Pneumonia was also more common in people with RA and there was no evidence of a protective effect for pneumococcal vaccine.
The results, published in Rheumatology, did provide important evidence that influenza vaccination is effective in people with RA.
According to the researchers, led by Professor of Rheumatology Karim Raza from the University of Birmingham, the data showed robust associations between haematological markers and risk of common infections in early RA.
“This suggests haematological markers may be clinically useful to identify individuals who might benefit from targeted counselling to stress the importance of early presentation if symptoms of infection develop,” they said.

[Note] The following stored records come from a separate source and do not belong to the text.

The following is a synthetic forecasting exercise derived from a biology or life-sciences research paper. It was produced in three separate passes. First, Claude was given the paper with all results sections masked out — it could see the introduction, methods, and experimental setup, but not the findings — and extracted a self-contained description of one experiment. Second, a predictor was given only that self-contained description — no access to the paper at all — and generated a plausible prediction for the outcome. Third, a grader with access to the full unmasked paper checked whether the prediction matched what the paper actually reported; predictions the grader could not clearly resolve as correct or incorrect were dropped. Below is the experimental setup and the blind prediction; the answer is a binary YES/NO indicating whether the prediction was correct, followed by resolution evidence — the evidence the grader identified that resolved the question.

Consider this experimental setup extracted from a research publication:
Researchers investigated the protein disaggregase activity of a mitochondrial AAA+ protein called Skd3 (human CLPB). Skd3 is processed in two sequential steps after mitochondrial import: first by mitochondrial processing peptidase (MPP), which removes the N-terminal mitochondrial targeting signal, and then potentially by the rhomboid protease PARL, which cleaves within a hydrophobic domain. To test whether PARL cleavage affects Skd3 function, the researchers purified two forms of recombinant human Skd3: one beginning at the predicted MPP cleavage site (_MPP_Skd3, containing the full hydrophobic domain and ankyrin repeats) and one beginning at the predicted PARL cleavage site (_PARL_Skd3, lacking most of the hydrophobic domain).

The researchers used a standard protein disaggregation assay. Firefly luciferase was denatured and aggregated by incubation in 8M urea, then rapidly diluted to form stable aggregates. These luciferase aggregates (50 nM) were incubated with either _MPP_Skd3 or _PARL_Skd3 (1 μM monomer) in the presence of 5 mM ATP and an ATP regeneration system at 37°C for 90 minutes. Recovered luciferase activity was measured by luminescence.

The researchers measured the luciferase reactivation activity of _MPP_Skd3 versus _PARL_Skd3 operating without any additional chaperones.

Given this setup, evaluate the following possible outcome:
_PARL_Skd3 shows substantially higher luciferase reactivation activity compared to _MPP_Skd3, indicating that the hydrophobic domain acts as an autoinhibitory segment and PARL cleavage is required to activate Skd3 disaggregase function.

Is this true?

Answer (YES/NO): YES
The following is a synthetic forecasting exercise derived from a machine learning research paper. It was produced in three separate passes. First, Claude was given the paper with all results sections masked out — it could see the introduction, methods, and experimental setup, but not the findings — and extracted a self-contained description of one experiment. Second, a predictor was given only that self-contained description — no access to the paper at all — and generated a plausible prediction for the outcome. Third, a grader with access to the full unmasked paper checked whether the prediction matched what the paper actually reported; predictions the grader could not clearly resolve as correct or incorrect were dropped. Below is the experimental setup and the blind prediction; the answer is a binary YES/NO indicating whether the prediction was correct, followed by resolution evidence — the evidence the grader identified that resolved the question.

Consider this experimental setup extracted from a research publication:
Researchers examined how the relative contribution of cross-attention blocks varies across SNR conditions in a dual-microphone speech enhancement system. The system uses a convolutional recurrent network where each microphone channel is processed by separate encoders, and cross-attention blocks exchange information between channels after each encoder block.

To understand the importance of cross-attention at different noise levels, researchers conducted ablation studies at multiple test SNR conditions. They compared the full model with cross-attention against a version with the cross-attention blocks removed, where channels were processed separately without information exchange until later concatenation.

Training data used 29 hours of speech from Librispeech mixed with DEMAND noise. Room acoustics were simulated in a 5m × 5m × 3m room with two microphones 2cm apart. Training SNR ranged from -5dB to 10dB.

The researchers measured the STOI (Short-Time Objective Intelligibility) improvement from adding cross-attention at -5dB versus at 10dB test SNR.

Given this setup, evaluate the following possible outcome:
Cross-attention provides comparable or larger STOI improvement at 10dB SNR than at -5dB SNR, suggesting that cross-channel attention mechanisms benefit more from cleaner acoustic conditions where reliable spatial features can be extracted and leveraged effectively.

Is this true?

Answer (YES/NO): NO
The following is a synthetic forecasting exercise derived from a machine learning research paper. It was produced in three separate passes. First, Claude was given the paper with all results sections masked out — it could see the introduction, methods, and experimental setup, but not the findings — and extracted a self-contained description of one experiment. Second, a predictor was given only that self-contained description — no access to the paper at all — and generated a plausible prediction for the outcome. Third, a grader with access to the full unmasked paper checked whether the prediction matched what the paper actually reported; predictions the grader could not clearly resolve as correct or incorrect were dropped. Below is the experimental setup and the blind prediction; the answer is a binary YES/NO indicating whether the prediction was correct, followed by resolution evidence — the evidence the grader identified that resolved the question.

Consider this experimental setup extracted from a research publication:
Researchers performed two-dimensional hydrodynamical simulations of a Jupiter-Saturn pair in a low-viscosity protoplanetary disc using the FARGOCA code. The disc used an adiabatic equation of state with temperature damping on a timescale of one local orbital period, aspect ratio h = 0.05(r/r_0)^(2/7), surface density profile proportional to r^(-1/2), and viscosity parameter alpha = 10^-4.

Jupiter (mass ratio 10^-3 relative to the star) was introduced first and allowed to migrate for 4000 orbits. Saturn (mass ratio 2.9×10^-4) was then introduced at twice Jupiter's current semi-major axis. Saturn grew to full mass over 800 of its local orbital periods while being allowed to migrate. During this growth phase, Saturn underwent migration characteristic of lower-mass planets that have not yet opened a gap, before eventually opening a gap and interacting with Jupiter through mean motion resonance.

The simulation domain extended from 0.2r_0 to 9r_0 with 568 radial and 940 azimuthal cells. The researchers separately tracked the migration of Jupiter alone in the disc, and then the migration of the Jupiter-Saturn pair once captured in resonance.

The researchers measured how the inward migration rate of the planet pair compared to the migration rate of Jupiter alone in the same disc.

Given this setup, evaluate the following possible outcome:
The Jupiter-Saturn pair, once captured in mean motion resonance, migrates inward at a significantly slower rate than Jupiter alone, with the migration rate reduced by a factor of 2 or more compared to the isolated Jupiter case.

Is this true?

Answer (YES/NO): NO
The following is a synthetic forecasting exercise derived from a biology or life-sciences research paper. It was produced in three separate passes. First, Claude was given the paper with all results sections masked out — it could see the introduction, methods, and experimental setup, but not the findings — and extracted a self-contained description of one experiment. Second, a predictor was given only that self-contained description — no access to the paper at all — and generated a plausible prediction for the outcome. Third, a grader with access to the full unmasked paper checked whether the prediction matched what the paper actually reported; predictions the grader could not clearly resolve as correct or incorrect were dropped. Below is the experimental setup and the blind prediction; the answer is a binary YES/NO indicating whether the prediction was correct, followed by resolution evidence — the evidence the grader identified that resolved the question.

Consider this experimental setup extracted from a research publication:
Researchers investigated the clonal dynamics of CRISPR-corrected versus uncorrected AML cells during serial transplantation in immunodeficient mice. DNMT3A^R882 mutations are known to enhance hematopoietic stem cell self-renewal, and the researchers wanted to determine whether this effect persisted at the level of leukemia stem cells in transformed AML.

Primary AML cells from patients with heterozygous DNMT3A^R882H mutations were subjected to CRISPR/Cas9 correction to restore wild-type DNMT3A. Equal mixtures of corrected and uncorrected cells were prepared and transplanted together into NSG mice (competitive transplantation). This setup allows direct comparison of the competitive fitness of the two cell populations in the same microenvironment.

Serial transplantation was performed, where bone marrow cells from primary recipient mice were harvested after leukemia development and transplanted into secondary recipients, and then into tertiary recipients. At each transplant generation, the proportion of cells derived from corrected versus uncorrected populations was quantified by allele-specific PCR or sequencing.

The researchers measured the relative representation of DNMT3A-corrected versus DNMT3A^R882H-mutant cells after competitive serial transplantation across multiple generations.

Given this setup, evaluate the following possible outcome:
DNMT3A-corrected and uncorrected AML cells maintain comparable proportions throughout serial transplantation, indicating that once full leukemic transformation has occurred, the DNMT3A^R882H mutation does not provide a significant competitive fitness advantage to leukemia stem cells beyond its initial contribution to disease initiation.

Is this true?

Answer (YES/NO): NO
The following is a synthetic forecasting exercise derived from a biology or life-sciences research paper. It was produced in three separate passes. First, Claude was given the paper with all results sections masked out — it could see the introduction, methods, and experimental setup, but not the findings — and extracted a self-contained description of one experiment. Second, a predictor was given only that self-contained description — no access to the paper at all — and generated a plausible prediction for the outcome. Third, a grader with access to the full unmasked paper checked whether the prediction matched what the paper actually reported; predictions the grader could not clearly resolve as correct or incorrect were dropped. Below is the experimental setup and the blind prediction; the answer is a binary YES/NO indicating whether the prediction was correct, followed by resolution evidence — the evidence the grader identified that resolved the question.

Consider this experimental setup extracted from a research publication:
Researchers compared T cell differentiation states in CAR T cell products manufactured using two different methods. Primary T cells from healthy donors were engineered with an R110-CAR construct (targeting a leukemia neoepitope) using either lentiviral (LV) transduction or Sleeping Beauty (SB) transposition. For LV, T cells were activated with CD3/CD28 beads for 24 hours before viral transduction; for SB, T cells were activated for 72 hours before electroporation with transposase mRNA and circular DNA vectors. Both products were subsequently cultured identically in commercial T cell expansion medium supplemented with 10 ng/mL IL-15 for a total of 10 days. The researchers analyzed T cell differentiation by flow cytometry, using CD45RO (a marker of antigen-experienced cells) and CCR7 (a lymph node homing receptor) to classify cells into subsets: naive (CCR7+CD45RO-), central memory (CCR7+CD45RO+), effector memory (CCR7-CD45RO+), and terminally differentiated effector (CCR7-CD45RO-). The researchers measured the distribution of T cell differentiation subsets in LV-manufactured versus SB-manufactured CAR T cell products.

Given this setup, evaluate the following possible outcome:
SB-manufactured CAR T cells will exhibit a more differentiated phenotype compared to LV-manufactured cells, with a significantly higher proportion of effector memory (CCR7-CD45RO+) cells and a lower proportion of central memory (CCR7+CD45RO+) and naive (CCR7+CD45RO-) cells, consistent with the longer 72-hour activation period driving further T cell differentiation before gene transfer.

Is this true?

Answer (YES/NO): NO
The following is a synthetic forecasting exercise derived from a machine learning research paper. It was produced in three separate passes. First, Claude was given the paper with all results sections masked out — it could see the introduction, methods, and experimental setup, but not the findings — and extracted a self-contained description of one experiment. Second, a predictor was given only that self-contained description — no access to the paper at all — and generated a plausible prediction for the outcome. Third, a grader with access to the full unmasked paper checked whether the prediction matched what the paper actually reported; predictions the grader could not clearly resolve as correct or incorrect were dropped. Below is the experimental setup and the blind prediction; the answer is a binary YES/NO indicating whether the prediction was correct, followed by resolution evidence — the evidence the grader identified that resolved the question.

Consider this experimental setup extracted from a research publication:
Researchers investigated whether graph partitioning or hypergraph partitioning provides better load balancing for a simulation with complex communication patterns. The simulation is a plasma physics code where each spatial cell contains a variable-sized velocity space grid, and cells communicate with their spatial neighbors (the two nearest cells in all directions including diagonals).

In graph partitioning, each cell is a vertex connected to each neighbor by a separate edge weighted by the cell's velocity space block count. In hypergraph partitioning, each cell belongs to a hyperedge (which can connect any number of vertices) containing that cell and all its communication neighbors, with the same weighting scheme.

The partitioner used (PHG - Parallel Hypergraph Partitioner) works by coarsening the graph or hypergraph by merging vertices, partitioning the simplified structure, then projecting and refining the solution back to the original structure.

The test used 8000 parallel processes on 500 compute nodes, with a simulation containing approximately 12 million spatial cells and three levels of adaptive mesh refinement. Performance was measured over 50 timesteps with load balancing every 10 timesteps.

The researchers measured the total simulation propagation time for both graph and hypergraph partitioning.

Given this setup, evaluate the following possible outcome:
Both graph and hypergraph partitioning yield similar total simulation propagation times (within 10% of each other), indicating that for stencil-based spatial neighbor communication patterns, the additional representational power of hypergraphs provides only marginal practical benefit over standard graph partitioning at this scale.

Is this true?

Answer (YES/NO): YES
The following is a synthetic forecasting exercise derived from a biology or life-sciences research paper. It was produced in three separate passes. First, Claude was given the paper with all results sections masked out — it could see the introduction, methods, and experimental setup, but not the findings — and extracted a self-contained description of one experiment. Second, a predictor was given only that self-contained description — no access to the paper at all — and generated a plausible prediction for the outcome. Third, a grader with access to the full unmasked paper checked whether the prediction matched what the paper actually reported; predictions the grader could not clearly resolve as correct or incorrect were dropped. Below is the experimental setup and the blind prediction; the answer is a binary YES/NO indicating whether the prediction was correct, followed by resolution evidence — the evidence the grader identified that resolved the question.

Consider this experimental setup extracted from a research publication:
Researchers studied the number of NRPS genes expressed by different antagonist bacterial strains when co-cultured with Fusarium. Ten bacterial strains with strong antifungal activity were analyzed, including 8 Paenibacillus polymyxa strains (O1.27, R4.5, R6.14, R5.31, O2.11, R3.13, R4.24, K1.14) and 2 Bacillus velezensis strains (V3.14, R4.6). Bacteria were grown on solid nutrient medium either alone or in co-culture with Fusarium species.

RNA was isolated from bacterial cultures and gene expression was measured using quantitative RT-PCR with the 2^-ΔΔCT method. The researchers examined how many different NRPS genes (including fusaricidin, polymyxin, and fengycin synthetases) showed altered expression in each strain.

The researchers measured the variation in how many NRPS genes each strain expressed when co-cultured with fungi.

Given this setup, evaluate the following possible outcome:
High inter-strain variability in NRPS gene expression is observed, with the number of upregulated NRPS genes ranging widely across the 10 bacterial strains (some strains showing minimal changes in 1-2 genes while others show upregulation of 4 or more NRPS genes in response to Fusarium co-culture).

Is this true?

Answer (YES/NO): NO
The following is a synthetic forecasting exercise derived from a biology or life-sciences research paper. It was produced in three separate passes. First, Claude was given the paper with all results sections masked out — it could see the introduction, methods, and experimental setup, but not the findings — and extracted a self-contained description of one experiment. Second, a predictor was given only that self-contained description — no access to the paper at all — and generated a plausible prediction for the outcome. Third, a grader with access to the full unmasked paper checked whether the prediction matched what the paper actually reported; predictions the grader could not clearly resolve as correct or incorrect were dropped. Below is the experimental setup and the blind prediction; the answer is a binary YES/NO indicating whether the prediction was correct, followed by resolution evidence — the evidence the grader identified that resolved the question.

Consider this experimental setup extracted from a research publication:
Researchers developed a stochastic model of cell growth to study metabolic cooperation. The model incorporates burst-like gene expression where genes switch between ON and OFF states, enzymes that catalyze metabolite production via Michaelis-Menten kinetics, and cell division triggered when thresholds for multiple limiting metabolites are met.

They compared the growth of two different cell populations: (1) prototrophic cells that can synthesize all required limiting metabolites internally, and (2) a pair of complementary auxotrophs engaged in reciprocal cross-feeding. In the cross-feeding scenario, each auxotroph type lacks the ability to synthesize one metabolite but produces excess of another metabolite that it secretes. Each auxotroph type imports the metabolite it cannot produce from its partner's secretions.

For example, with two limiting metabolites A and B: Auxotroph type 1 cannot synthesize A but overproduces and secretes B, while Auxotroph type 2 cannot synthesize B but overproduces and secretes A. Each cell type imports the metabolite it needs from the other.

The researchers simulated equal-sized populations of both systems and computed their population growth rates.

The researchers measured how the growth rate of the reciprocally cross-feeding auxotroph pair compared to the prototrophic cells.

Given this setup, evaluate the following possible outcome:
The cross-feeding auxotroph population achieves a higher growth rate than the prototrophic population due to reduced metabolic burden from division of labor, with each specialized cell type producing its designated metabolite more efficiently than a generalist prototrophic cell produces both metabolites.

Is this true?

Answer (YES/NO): NO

The study investigated the prevalence of haematological abnormalities (anaemia, neutropenia and lymphopenia) in 6,591 people with RA at the point of diagnosis in primary care. Rates of infection were compared with a matched cohort of 3,699 patients without RA, along with the influence of vaccination status (influenza and pneumococcal) on rates of common infections.
Anaemia was common at diagnosis (16.1%), with neutropenia (0.6%) and lymphopenia (1.4%) less so. Anaemia and lymphopenia, but not neutropenia, were associated with increased infection risk. The lack of an association between neutropenia and infection might be due to the very low numbers of patients with the condition, the authors said.
Pneumococcal immunisation rates were low (16% and 12% in RA and non-RA groups) and there was no significant benefit of vaccination against pneumococcal infection in patients with RA.
The researcher postulated that the apparent lack of efficacy of the pneumococcal vaccine in people with RA might relate to a lack of data on specificity of infection serotype to match with vaccine serotype. Further studies, ideally in confirmed pneumococcal disease, are needed to determine the efficacy of pneumococcal vaccination in people with RA and look at how effectiveness is modified by RA therapy, they said.
Influenza immunisation rates were 64% in the RA patient group and 48% in the non-RA group. Flu vaccine was associated with a 41% reduction in flu-like illness (Hazard Ratio 0.59) in those with RA while there was no evidence the vaccine reduced the risk of flu in people without RA (HR 0.95).
With this in mind, the researchers said further studies exploring rates of annual flu vaccine uptake among people with RA and reasons for not getting vaccinated would be useful to improve vaccination rates.
“Our study provides important real-world evidence that the influenza vaccine is effective in people with RA,” they concluded.